## What needs to be done
Please rewrite the records as a JSON list of strings, one string per line with blank lines omitted, covering only the part that runs from the line containing "Of the point" through the end of the records.

— Start of Given information —

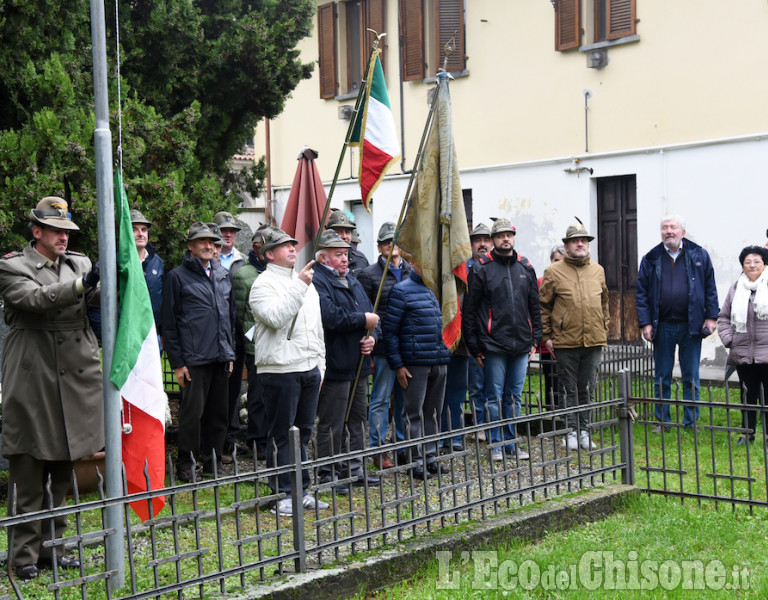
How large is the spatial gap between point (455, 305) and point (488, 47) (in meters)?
10.1

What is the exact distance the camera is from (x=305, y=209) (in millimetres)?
7527

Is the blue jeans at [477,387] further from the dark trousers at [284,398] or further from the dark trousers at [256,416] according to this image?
the dark trousers at [284,398]

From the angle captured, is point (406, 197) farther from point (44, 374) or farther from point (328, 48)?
point (328, 48)

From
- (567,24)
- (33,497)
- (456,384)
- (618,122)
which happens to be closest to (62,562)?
(33,497)

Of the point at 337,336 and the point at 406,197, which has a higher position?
the point at 406,197

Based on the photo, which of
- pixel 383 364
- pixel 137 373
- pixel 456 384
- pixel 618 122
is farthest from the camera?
pixel 618 122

— End of Given information —

## Answer to the task
[
  "Of the point at 337,336 and the point at 406,197, which has a higher position?",
  "the point at 406,197",
  "Based on the photo, which of",
  "- pixel 383 364",
  "- pixel 137 373",
  "- pixel 456 384",
  "- pixel 618 122",
  "is farthest from the camera?",
  "pixel 618 122"
]